[Perguntas sobre a geometria da cena]
....................
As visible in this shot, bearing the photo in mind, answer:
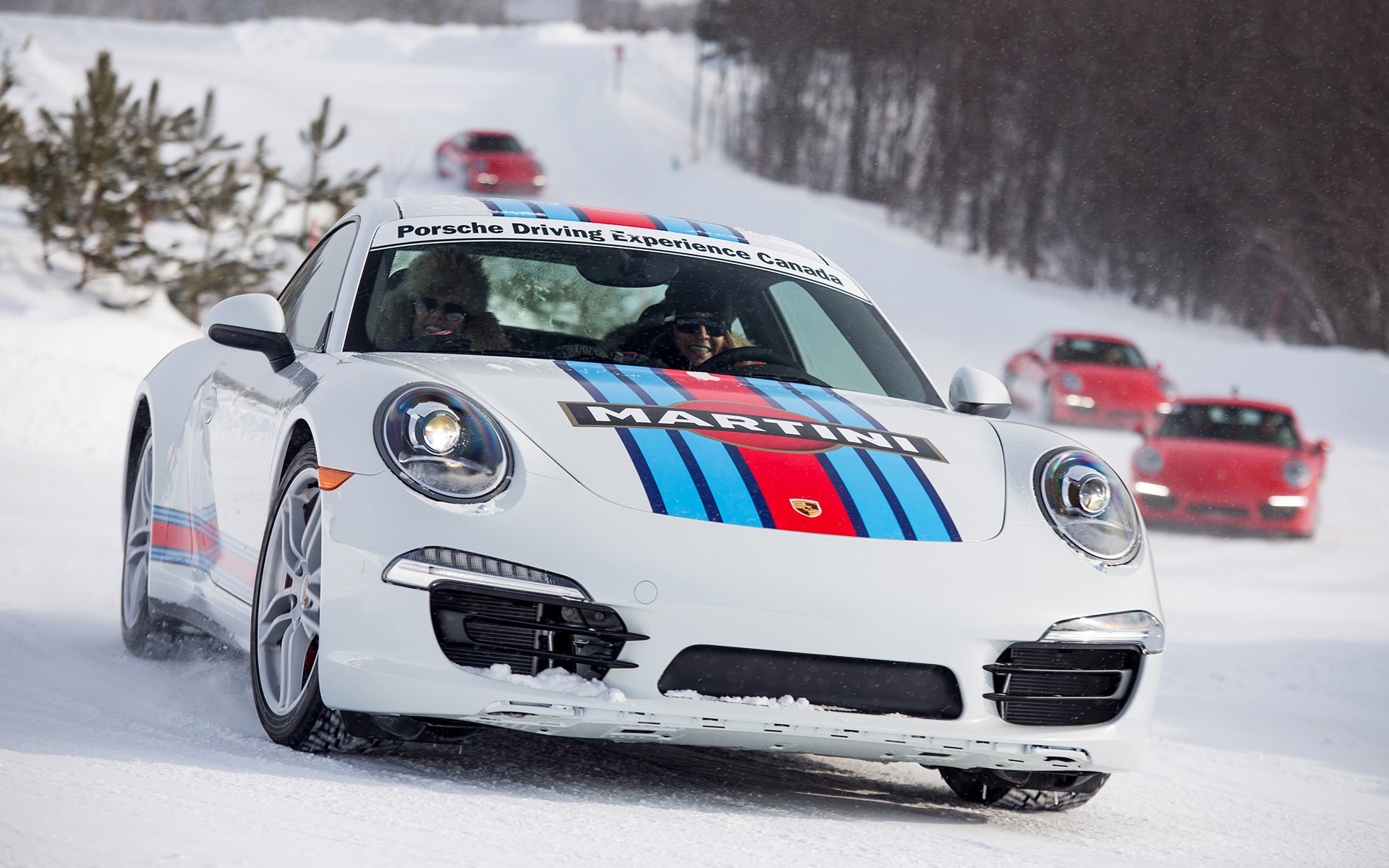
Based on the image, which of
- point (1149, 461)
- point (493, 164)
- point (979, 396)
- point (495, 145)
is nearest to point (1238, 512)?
point (1149, 461)

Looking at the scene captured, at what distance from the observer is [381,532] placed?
3.43 m

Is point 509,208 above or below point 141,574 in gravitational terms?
above

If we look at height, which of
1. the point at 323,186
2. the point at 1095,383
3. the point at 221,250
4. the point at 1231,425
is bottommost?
the point at 1095,383

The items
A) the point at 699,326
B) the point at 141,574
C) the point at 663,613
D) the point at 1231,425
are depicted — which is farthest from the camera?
the point at 1231,425

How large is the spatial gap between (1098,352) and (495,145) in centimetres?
1708

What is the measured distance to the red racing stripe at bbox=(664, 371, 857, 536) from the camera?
3555 mm

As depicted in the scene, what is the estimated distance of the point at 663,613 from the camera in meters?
3.38

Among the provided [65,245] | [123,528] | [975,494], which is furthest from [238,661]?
[65,245]

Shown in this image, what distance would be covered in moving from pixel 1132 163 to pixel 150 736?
44.3 m

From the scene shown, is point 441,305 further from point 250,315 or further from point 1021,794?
point 1021,794

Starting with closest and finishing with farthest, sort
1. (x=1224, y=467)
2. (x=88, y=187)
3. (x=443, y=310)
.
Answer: (x=443, y=310), (x=1224, y=467), (x=88, y=187)

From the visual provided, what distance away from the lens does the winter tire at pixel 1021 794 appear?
4.05 meters

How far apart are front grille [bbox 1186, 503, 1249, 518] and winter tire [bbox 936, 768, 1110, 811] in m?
10.6

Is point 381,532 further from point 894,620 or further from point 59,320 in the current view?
point 59,320
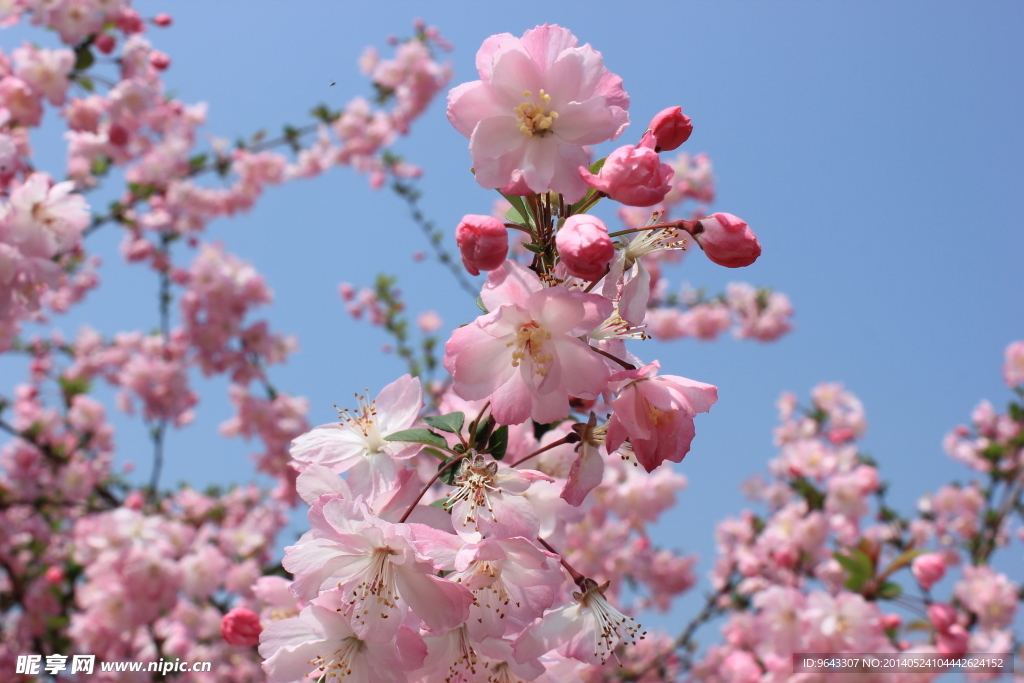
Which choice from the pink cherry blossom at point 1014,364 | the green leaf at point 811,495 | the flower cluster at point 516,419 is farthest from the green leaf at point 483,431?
the pink cherry blossom at point 1014,364

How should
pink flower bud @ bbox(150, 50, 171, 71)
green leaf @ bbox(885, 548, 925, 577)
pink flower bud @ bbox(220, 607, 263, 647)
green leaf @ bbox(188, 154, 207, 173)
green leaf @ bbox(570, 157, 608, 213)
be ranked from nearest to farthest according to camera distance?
green leaf @ bbox(570, 157, 608, 213)
pink flower bud @ bbox(220, 607, 263, 647)
green leaf @ bbox(885, 548, 925, 577)
pink flower bud @ bbox(150, 50, 171, 71)
green leaf @ bbox(188, 154, 207, 173)

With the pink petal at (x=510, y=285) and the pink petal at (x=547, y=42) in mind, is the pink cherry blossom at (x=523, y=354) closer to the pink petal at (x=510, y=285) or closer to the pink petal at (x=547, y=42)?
the pink petal at (x=510, y=285)

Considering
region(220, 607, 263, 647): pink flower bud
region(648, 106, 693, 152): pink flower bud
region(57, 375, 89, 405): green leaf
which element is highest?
region(57, 375, 89, 405): green leaf

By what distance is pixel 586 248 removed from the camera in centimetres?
108

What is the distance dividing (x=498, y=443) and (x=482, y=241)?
1.41 ft

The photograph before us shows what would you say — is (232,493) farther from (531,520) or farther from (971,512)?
(971,512)

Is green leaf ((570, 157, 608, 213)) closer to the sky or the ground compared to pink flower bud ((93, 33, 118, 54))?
closer to the ground

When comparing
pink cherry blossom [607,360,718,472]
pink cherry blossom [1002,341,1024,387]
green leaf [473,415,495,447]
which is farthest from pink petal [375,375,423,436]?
pink cherry blossom [1002,341,1024,387]

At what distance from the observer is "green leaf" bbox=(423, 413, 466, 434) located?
1.39 m

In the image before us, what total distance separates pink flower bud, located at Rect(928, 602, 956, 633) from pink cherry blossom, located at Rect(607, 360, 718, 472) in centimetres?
266

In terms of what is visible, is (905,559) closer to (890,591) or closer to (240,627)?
(890,591)

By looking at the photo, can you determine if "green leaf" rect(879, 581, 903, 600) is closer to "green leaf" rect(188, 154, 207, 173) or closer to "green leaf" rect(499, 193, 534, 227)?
"green leaf" rect(499, 193, 534, 227)

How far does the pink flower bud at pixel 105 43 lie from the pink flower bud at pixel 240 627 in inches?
156

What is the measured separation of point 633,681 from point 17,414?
6154mm
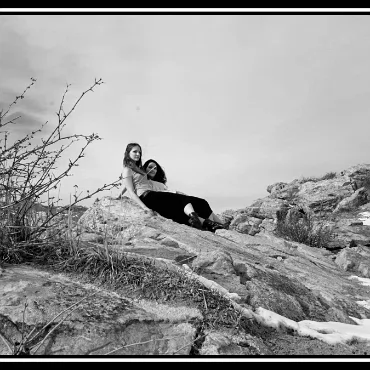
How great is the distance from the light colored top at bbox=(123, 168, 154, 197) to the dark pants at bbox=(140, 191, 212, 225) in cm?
17

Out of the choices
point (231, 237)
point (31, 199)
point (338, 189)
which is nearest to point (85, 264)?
point (31, 199)

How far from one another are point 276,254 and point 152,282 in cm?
374

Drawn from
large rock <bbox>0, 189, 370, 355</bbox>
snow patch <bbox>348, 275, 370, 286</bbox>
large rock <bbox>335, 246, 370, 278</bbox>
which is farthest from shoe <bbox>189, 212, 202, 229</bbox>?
large rock <bbox>335, 246, 370, 278</bbox>

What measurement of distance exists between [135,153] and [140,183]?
1.86ft

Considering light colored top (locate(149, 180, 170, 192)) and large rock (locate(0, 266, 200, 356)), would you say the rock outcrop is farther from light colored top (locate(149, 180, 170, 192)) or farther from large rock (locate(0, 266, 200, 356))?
large rock (locate(0, 266, 200, 356))

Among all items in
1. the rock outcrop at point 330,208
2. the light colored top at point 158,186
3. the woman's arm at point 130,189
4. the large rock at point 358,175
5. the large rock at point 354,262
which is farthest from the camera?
the large rock at point 358,175

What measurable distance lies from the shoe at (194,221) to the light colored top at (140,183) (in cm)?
105

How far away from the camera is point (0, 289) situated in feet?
8.79

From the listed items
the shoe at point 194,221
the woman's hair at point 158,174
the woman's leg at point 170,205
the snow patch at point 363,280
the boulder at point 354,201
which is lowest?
the snow patch at point 363,280

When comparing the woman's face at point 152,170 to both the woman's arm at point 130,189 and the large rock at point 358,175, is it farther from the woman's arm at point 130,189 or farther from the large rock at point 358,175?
the large rock at point 358,175

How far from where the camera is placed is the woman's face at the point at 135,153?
718cm

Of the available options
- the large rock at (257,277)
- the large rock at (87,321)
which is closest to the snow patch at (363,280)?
the large rock at (257,277)

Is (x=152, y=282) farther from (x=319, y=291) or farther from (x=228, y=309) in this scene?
(x=319, y=291)
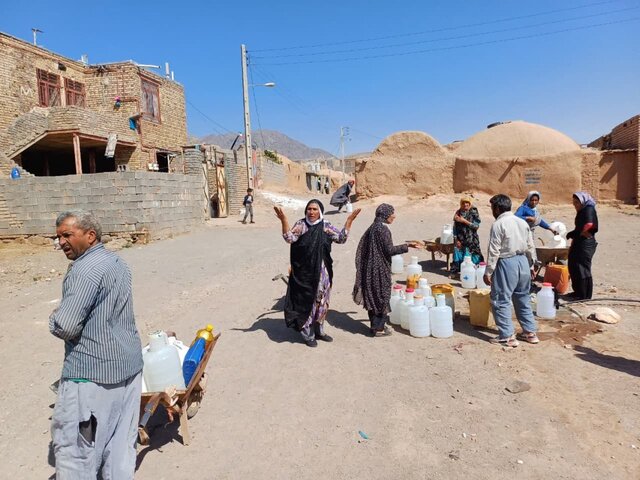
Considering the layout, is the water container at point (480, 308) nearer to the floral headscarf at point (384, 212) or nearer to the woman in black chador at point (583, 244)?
the floral headscarf at point (384, 212)

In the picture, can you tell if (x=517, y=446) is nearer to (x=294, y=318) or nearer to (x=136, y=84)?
(x=294, y=318)

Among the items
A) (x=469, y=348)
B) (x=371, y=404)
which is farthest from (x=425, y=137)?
(x=371, y=404)

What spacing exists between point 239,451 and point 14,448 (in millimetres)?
1542

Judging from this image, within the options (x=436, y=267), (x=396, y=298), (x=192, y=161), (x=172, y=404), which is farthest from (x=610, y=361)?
(x=192, y=161)

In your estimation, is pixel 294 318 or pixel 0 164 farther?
A: pixel 0 164

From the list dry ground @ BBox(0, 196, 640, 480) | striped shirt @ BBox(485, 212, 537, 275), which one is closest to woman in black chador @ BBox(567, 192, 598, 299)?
dry ground @ BBox(0, 196, 640, 480)

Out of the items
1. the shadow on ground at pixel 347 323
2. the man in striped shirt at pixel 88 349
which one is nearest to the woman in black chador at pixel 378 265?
the shadow on ground at pixel 347 323

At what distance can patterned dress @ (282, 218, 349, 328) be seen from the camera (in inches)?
176

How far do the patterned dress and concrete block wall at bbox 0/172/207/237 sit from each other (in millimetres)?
9450

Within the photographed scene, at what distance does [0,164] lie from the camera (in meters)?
15.6

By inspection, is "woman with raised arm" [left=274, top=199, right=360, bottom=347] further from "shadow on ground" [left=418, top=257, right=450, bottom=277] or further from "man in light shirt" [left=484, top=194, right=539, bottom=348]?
"shadow on ground" [left=418, top=257, right=450, bottom=277]

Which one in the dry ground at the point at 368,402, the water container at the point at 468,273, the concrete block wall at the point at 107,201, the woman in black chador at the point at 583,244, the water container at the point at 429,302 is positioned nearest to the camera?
the dry ground at the point at 368,402

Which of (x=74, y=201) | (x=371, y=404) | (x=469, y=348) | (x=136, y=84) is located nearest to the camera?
(x=371, y=404)

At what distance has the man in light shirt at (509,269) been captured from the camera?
423cm
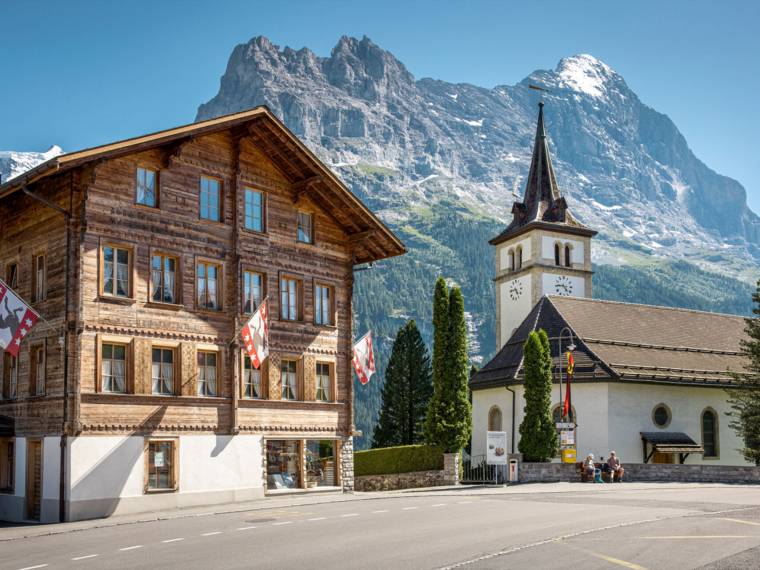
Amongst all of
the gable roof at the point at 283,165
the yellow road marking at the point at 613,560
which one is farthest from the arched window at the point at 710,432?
the yellow road marking at the point at 613,560

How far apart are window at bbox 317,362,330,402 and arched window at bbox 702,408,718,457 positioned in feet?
78.6

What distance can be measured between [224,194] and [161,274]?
160 inches

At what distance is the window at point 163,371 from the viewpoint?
31344mm

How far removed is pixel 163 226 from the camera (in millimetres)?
32062

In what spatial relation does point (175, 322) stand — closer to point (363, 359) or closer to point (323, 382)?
point (323, 382)

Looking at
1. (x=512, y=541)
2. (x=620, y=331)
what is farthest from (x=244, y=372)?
→ (x=620, y=331)

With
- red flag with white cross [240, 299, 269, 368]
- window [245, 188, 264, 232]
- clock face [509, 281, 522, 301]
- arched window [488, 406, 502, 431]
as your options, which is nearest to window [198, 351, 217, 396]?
red flag with white cross [240, 299, 269, 368]

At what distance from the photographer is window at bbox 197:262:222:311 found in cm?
3319

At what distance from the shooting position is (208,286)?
3347 cm

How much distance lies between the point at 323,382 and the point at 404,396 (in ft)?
126

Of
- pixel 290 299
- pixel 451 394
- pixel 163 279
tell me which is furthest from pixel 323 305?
pixel 451 394

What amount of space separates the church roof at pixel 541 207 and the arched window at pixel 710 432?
25.7m

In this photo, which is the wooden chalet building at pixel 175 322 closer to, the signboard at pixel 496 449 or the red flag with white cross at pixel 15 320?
the red flag with white cross at pixel 15 320

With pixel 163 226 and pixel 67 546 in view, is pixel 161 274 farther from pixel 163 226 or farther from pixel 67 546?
pixel 67 546
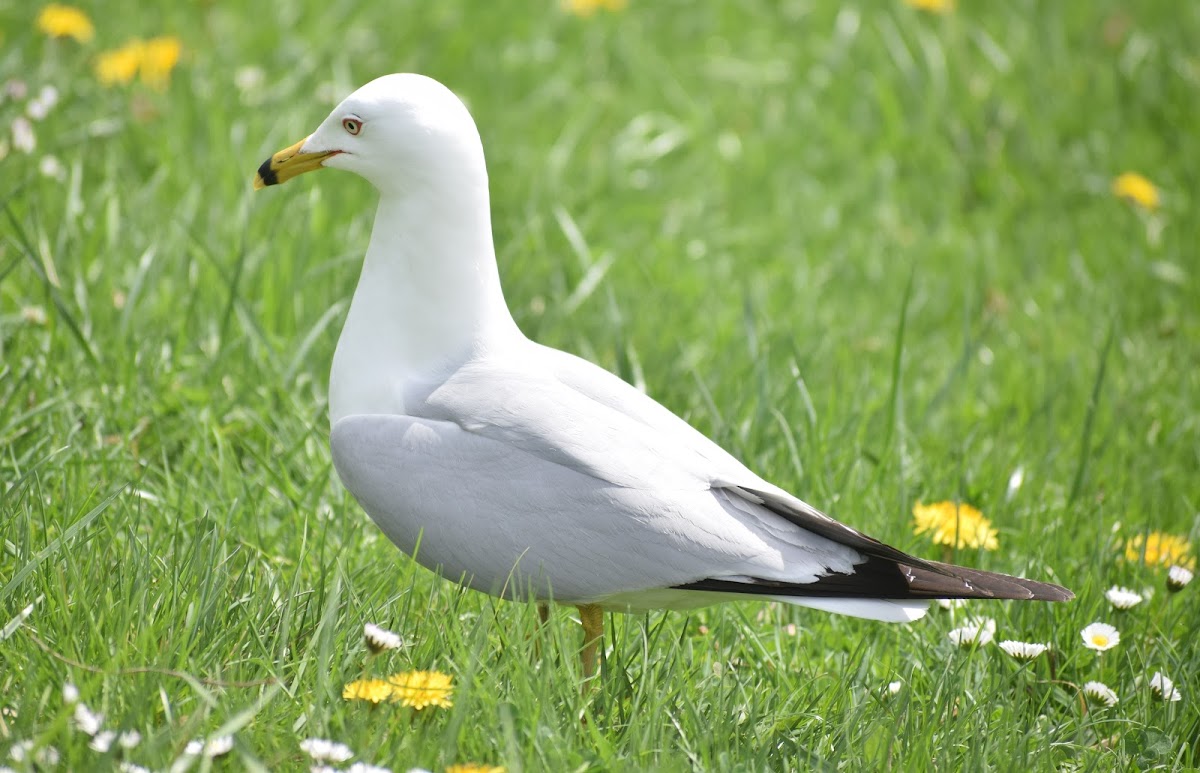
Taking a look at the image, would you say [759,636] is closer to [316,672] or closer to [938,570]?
[938,570]

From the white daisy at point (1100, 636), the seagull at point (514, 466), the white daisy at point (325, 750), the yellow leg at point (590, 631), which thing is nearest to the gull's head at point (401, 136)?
the seagull at point (514, 466)

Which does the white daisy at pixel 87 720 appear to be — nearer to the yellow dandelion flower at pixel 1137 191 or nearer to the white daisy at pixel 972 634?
the white daisy at pixel 972 634

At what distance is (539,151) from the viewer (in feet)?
18.7

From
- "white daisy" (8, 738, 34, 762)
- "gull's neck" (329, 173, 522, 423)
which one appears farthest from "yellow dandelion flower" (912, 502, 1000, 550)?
"white daisy" (8, 738, 34, 762)

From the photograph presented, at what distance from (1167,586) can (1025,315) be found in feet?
7.17

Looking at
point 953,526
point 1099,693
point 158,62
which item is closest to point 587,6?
point 158,62

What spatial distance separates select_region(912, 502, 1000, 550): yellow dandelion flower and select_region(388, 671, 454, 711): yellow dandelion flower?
60.3 inches

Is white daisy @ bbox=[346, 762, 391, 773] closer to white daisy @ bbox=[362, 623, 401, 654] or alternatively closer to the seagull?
white daisy @ bbox=[362, 623, 401, 654]

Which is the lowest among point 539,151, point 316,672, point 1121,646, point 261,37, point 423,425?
point 1121,646

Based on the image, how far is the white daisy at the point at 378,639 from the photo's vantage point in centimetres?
255

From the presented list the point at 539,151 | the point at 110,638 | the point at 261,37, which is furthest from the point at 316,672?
the point at 261,37

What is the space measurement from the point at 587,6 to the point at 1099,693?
437 cm

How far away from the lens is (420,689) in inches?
97.7

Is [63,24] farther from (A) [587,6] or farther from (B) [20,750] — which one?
(B) [20,750]
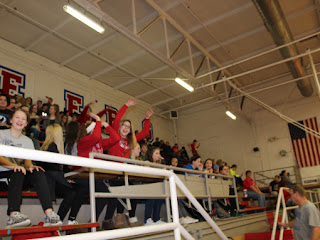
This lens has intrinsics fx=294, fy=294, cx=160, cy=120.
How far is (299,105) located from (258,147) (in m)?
2.53

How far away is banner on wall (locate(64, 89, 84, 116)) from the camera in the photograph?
33.7ft

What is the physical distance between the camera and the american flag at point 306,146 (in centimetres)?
1205

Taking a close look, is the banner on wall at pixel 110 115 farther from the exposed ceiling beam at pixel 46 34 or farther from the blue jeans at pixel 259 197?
the blue jeans at pixel 259 197

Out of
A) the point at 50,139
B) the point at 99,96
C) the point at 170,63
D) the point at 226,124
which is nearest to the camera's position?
the point at 50,139

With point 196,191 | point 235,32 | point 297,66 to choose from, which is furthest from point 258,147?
point 196,191

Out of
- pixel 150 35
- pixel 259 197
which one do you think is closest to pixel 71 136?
pixel 150 35

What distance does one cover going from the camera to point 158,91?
13.4m

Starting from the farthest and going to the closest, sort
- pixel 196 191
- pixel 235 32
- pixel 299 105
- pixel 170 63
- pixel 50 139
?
1. pixel 299 105
2. pixel 235 32
3. pixel 170 63
4. pixel 196 191
5. pixel 50 139

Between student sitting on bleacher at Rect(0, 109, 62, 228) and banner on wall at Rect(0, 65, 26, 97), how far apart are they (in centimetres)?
623

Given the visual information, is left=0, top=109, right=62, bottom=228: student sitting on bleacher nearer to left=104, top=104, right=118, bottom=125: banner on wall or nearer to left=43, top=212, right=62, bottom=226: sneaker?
left=43, top=212, right=62, bottom=226: sneaker

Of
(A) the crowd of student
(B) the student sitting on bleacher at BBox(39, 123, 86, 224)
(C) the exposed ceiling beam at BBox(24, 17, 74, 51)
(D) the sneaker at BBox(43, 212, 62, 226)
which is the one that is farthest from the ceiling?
(D) the sneaker at BBox(43, 212, 62, 226)

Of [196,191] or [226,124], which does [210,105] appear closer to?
[226,124]

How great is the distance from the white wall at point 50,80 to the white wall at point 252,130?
4.30 metres

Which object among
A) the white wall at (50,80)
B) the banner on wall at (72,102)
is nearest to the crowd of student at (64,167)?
the white wall at (50,80)
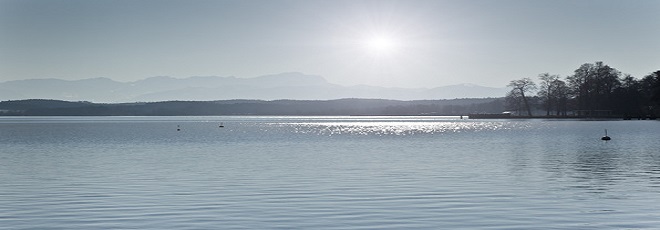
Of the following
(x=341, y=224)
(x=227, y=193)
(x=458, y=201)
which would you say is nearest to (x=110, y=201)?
(x=227, y=193)

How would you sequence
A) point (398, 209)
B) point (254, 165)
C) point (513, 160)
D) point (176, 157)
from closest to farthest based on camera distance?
point (398, 209)
point (254, 165)
point (513, 160)
point (176, 157)

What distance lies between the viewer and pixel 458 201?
27594mm

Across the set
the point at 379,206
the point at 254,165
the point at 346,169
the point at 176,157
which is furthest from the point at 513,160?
the point at 379,206

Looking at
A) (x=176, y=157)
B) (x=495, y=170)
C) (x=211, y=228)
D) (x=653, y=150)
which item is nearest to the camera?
(x=211, y=228)

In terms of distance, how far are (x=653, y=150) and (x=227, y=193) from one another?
4333cm

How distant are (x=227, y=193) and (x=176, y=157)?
87.4ft

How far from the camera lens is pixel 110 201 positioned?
92.4 feet

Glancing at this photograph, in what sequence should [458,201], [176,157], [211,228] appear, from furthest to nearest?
[176,157]
[458,201]
[211,228]

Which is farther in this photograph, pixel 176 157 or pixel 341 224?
pixel 176 157

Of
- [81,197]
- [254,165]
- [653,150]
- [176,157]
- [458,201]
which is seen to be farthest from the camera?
[653,150]

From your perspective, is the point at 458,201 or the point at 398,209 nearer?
the point at 398,209

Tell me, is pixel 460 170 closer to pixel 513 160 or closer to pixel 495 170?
pixel 495 170

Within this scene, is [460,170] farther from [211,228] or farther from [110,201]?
[211,228]

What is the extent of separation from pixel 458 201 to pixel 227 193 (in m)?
9.19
....................
• **Objetivo**
Reescreva a listagem da linha que contém "Tell me, is" até o fim, inclusive, substituindo "extent of separation" por "distance" e mantendo todo o resto igual.

• **Problema resolvido**
Tell me, is pixel 460 170 closer to pixel 513 160 or closer to pixel 495 170?
pixel 495 170

Within this scene, is [460,170] farther from [211,228] or farther from [110,201]?
[211,228]

What is the distance from pixel 458 201 to pixel 227 193 (in m)?
9.19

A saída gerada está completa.